The White House said figures are higher than usual because the epidemic has gotten worse, it adjusted for deaths that hadn’t been reported and it included heroin use, while previous studies focused on prescription drugs alone.

The council also said it accounted for the broader costs of overdose deaths, using a federal economic model that accounts for “other valuable activities in life besides work.”

“Previous estimates of the economic cost of the opioid crisis greatly underestimate it by undervaluing the most important component of the loss — fatalities resulting from overdoses,” the report said.

Preliminary estimates suggest the opioids crisis only got worse in 2016, with drug overdoses claiming more than 60,000 lives as dangerous synthetic opioids like fentanyl flood the heroin market.

Drug overdoses are now the leading cause of injury death in the U.S., outnumbering car crashes and gun-related deaths and prompting policymakers at every level of government to reassess its efforts to stamp out addiction.

The council said it was important to understand the full cost of the epidemic to assess “the benefits of fiscal and regulatory policies that limit opioid abuse in the United States.”

Last month, Mr. Trump declared a national emergency around the crisis to throw the “full war chest” of the government into the fight, cutting red tape to increase the number of treatment beds while cracking down on Chinese fentanyl traffickers and exploring non-opioid ways to treat veterans with chronic pain.

Mr. Trump said the epidemic is “ravaging so many families and communities” and would be a topic of discussion at his Cabinet meeting Monday, as his administration plots its next steps in the fight.

Critics say if the president were serious about the fight, he’d be lobbying for a major commitment of taxpayer funding.

▶ AVAILABLE DATA:
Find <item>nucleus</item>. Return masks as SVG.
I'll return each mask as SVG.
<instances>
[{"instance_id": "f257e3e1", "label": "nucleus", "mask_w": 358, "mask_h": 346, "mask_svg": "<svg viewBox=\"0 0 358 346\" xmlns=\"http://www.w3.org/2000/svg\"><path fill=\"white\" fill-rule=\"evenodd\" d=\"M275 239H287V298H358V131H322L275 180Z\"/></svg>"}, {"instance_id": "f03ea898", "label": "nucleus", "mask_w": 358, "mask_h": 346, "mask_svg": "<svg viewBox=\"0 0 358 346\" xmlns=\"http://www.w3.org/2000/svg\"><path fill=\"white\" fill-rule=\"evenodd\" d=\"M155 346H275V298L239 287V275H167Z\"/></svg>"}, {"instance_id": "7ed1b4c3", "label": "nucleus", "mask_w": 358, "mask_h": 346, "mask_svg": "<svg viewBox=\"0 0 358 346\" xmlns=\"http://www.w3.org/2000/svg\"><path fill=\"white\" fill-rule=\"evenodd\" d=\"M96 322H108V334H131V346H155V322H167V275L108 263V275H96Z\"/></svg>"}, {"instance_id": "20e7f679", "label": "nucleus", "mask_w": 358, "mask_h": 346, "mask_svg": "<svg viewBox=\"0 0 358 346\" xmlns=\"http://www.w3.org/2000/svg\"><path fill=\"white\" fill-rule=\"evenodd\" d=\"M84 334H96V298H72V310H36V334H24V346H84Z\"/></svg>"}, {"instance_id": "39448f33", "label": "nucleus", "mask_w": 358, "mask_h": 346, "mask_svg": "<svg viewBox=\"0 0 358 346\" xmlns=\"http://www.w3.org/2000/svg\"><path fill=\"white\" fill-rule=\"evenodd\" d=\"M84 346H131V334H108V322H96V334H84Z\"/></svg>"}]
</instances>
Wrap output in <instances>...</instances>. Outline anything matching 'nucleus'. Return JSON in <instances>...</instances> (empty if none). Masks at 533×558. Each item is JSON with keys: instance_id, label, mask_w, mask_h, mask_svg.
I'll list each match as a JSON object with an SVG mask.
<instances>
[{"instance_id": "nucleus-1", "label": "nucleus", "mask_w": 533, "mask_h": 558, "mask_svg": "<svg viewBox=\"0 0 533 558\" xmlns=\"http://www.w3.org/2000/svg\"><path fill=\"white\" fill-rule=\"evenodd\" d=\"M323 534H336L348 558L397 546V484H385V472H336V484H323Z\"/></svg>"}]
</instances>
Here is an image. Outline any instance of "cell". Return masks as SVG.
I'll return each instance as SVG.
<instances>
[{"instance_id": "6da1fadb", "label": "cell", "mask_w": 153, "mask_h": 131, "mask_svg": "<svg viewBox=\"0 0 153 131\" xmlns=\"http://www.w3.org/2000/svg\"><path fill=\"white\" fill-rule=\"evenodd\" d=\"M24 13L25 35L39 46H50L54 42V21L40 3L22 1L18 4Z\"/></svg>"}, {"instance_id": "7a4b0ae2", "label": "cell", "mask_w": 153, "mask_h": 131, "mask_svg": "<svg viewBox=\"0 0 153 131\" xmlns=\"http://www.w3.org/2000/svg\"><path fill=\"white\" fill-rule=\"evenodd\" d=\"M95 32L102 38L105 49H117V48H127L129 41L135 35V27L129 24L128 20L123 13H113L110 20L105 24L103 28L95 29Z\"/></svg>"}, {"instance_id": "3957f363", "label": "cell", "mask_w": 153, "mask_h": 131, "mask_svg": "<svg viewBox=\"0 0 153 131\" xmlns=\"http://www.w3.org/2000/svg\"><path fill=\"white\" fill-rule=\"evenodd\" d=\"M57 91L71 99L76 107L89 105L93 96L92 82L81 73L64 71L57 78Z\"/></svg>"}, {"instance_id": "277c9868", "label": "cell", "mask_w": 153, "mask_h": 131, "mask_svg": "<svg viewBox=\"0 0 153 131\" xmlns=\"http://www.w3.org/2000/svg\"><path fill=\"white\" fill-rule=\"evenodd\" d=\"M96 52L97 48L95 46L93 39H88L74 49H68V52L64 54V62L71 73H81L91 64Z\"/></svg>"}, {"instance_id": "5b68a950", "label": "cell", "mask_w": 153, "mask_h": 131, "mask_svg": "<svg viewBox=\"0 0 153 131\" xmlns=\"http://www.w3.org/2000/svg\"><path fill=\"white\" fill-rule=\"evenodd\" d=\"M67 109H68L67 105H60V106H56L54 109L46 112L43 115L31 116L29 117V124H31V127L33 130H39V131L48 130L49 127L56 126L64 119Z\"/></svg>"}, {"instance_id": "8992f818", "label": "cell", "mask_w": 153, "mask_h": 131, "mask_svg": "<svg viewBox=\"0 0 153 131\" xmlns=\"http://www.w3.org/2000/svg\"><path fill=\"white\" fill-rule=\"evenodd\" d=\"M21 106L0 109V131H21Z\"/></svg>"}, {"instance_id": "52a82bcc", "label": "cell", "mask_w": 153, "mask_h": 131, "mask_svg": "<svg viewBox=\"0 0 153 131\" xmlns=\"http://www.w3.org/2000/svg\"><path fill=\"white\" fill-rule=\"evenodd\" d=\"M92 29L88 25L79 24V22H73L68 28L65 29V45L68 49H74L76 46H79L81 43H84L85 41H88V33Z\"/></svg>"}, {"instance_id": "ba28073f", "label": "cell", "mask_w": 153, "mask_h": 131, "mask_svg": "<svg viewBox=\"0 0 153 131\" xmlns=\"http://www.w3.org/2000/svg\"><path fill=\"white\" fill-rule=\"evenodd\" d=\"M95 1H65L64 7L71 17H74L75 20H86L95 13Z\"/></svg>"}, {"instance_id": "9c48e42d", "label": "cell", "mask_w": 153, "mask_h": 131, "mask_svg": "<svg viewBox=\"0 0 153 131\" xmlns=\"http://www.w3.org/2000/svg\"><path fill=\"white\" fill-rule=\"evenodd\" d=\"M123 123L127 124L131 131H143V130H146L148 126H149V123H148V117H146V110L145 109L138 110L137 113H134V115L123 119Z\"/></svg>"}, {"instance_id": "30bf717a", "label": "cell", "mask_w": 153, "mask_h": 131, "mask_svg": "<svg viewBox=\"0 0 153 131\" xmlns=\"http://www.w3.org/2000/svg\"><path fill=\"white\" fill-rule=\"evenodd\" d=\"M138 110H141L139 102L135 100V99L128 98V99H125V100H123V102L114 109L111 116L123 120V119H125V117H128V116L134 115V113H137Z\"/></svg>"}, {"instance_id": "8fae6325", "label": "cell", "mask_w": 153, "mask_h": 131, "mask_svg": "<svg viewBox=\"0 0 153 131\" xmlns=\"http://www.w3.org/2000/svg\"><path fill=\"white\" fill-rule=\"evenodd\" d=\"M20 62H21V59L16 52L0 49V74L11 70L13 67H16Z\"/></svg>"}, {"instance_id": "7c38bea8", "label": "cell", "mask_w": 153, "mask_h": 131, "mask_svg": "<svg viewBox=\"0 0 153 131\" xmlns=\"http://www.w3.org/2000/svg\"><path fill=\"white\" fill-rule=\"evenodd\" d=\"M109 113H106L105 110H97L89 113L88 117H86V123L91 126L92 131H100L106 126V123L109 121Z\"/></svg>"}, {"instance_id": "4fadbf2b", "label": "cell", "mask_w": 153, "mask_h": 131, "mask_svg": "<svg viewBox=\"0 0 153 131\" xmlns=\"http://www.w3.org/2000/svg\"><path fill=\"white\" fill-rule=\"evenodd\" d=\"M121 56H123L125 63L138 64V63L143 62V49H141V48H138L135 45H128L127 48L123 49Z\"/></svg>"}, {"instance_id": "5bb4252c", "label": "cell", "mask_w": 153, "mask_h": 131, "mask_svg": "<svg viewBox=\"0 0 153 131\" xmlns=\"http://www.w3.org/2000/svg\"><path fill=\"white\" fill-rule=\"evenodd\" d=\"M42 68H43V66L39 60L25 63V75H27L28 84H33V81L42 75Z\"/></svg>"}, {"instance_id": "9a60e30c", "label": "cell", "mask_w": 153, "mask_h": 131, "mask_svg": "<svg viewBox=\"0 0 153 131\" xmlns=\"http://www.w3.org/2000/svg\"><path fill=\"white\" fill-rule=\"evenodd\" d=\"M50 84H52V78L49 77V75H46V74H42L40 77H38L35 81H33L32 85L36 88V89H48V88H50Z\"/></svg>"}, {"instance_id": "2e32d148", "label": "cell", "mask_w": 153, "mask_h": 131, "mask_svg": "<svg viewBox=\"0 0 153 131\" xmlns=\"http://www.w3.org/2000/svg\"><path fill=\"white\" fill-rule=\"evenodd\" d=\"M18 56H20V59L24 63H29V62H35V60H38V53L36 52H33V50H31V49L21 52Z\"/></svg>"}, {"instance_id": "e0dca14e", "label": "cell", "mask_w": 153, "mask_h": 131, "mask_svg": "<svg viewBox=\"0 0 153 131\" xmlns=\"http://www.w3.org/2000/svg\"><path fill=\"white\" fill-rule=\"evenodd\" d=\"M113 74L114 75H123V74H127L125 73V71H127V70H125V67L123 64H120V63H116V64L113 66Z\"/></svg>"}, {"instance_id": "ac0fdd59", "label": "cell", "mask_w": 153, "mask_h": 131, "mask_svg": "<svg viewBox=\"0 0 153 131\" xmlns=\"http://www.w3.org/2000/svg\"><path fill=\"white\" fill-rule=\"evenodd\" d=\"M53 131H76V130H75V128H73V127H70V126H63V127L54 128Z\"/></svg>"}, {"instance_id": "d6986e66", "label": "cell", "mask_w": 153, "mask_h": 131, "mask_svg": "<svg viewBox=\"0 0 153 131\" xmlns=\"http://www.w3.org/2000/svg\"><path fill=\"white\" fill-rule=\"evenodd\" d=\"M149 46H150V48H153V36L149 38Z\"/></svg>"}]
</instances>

▶ REQUESTS:
A: Identify each line of the records that contains the string "Outline", matching case exactly, and copy those lines.
B: Pick up the article on the cost of the opioid crisis after its final sentence and keep writing.
The opioid article and the records have no connection to each other.

▶ EXPECTED OUTPUTS:
A:
Wrap output in <instances>...</instances>. Outline anything matching 'nucleus'. Return JSON in <instances>...</instances> (empty if none). Masks at 533×558. Each item is JSON with keys: instance_id, label, mask_w, mask_h, mask_svg.
Here is an image. Outline any instance of "cell". Return masks as SVG.

B:
The administration said it will ask Congress for more money — an end-of-year spending deal is looming — though Democrats fear he will underestimate how much is needed.

Senate Democrats have called for a $45-billion commitment, saying it is the same amount that GOP leaders included in their Obamacare replacement plan, which failed earlier this year.

The White House on Monday didn’t say how much money it might request. Instead, it highlighted its disbursement of $1 billion in grant money that Congress authorized late last year, while President Obama was still in office.

Sen. Maggie Hassan, New Hampshire Democrat, said the White House report “underscores the urgent need for increased federal funding to strengthen prevention, treatment, recovery, and law enforcement efforts to combat this horrific crisis.”

“We know what we need to do in order to help save lives and stem the tide of this deadly epidemic,” she said. “Now, we need President Trump and his administration to support our call for at least an additional $45 billion to combat this crisis and help us get more funding to the hardest-hit states across the country like New Hampshire.”